Sobre, mais efficace
Avant de nous lancer dans l’analyse sonore de notre pédale, faisons un rapide tour du propriétaire. L’Helix prend la forme d’un joli boîtier jaune pâle en métal, d’environ 12 cm de longueur, 6 cm de largeur, et 3 cm d’épaisseur. D’apparence solide, la pédale ne se démarque pas particulièrement par son look. La sobriété globale de la machine lui assure un côté passe-partout, l’éloignant de potentielles fautes de goût. Seule la robe couleur jaune délavée aura quelque peu divisé au sein de la rédaction d’AF. Mais peut-on réellement se fier aux jugements esthétiques et au bon goût du vénéré Los Teignos ? Son affection pour le « pod-ceinture » permet d’en douter !
Revenons à nos moutons électriques. Les androïdes ne rêvent surement pas de l’Helix, et c’est bien dommage, car la belle a pour particularité de proposer de la stéréo. Vous trouverez donc sur son côté droit deux entrées pour vos instruments (mono et stéréo), et sur son côté gauche deux sorties permettant de la relier à votre ampli ou à vos autres pédales (également mono et stéréo). Un connecteur pour l’alimentation 9 volts, et un port USB pour la connexion TonePrint complètent l’ensemble. Un câble USB est d’ailleurs fourni.
Niveau contrôle, l’Helix se pare de quatre boutons, d’un sélecteur trois positions, et bien évidemment d’un footswitch d’activation. Profitons-en pour mettre en valeur le fait que cette pédale est originellement configurée en True Bypass, mais qu’il est possible d’enclencher un mode Buffered Bypass. Pour cela, les utilisateurs de câbles particulièrement longs ou les fanatiques de pedalboards démesurés devront ouvrir l’arrière de la machine, et utiliser le dip-switch consacré à cette option. Les utilisateurs du mode Buffered Bypass pourront également également activer une option Kill-Dry pour intégrer l’Helix à une boucle d’effets. Avec le Kill-Dry désactivé, la pédale est paramétrée en Analog Dry-Through dans ses réglages d’usines, votre signal n’est donc aucunement traité lorsque l’effet est éteint.

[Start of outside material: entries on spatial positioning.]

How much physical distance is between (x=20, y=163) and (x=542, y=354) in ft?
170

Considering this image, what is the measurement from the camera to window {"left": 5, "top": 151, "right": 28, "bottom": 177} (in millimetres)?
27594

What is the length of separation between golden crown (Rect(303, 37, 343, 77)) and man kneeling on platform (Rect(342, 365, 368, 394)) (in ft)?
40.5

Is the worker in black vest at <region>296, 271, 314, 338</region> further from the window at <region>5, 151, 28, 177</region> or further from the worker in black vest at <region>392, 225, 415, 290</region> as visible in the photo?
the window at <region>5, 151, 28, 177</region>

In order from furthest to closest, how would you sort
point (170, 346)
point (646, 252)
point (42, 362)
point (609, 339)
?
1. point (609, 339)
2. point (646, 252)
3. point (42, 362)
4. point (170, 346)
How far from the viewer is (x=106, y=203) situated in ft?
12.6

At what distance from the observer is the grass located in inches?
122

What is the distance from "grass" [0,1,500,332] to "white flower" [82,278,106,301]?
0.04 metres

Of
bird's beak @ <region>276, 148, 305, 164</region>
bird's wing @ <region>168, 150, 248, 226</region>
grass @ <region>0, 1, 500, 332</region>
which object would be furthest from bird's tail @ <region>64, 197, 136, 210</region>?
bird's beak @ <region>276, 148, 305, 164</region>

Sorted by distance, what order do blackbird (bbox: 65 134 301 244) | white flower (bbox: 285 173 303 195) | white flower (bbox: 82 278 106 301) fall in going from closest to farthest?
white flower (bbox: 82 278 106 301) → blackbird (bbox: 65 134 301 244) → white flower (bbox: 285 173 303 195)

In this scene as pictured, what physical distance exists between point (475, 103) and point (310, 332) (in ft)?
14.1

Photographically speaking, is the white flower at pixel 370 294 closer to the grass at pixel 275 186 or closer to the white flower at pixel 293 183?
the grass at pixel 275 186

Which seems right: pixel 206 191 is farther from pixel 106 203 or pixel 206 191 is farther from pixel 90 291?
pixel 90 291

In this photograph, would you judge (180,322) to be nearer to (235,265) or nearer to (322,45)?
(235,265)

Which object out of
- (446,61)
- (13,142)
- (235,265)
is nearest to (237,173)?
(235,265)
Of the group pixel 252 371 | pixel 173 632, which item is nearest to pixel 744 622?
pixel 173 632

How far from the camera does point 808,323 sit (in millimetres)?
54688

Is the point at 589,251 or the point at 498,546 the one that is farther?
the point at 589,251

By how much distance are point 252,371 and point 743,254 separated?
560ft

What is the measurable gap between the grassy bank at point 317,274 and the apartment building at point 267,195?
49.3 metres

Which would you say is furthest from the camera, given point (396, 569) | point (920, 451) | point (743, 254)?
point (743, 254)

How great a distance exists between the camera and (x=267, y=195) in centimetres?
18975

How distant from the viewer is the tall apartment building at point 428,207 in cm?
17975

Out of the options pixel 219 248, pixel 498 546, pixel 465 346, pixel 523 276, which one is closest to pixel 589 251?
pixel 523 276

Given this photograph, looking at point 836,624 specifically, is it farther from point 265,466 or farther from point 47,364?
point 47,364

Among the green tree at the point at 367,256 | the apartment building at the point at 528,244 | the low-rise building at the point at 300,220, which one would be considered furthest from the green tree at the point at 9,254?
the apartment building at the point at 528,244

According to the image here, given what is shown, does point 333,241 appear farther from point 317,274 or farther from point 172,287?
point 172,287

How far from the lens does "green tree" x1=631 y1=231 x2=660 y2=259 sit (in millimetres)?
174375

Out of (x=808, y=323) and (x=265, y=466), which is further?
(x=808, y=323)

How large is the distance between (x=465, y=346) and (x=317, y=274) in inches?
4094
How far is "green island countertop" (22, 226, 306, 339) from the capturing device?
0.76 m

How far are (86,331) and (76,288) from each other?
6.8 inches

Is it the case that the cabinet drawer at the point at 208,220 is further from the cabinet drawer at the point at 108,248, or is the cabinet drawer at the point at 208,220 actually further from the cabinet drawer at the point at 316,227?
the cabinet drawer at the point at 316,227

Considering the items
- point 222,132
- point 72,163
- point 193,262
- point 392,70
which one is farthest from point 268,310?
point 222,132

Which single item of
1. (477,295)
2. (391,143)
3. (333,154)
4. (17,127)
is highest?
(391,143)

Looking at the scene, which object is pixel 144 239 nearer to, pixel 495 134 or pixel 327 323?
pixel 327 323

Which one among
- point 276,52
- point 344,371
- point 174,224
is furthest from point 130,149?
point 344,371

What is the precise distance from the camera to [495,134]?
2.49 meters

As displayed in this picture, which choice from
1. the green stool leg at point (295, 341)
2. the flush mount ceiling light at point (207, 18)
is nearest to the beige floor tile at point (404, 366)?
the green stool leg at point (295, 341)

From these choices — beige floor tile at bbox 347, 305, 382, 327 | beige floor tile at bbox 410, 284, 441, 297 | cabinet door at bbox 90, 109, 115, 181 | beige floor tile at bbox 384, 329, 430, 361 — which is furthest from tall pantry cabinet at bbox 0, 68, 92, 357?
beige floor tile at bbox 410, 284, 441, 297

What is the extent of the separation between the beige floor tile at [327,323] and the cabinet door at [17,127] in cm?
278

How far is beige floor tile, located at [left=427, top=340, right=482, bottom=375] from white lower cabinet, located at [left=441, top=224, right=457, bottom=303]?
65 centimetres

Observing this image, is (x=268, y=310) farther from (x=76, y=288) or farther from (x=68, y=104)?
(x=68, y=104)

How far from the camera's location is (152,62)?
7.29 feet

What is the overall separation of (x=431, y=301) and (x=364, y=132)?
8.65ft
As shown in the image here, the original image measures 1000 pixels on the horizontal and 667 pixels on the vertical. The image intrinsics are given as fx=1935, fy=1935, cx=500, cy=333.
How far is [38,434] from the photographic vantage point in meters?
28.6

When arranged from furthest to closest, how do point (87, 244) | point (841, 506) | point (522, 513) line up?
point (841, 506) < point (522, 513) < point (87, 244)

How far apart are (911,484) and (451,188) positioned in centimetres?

Enfin, la pédale doit être alimentée par une puissance de 9 volts en courant continu. Elle est prévue pour fonctionner en centre négatif, et consomme 100mA. L’alimentation n’est pas fournie, et l’appareil ne fonctionne pas avec des piles.
Le fond et la forme
Il est enfin temps d’allumer l’Helix ! Le footswitch s’enclenche aisément, aucun bruit inopportun ne pointe le bout de son nez. Une LED rouge s’illumine alors pour confirmer l’activation de l’effet. Mais après ce fugace sentiment de devoir accompli, il faut se rendre à l’évidence : que vais-je faire avec cette pédale ? D’après TC Electronic, son phaser permet de balayer un spectre allant de sons planants Gilmouriens au rock agressif de Van Halen, en passant par Radiohead et les Smashing Pumkins. Soit, mais comment atteindre ce nirvana ? Aussi vite que Senna, je tente donc de bouger quelques contrôles. Le commutateur à trois positions indique des modes Vintage, TonePrint, et Smooth. Si la position intermédiaire fait clairement référence aux innombrables possibilités offertes par le logiciel d’édition de TC, les autres qualificatifs semblent plus obscurs. Ce sera donc le mode Vintage pour commencer ! L’effet est là, mais il se fait discret. Les quatre contrôles Speed, Depth, Feedback, et Mix, me font furieusement de l’œil, et c’est sans aucune hésitation que je trifouille l’ensemble. Les potards font tout de suite ressentir leur influence sur le son produit. Le mode Vintage semble conçu pour offrir un effet de phaser présent mais pas envahissant. Il agit comme un vêtement qui embellit vos notes sans les modifier fondamentalement. Le son reste très naturel, et ce, même avec les potards poussés à fond. Je passe finalement en mode Smooth, et constate un énorme changement. Malgré son appellation, le mode n’a rien de doux. En se limitant au premier tiers des différents réglages, votre son se nappera d’un phaser omniprésent mais subtil. En poussant les différents boutons, l’aspect synthétique et jusqu’au-boutiste de l’effet prendra le dessus. Entendons-nous bien, dans toutes situations, l’Helix respectera le son de votre guitare ! Mais le mode Smooth poussé à son paroxysme produira des sons complètement fous et des mélodies informes. Avant d’écouter quelques exemples des possibilités offertes par notre pédale, faisons un point sur les différents boutons de réglage :
- Speed – Ce contrôle permet de gérer la vitesse de modulation de fréquence, ou en d’autres termes, le temps qui s’écoule entre chaque « pic » de l’effet phaser. Placez ce bouton à 0, et votre son ne variera que très lentement dans les deux modes. Votre guitare sera comme filtrée : les aigus, les médiums, et les basses se pointeront chacun à leur tour afin de prendre part à cette étrange ritournelle. A l’inverse, poussez le bouton à son maximum, et appréciez ce trémolo tourbillonnant. En mode Vintage, ce réglage est domptable, mais il n’en est pas de même en mode Smooth. Pour autant, cet aspect « noisy » peut avoir son intérêt pour quiconque souhaitera créer des ambiances aux portes de la crise d’épilepsie.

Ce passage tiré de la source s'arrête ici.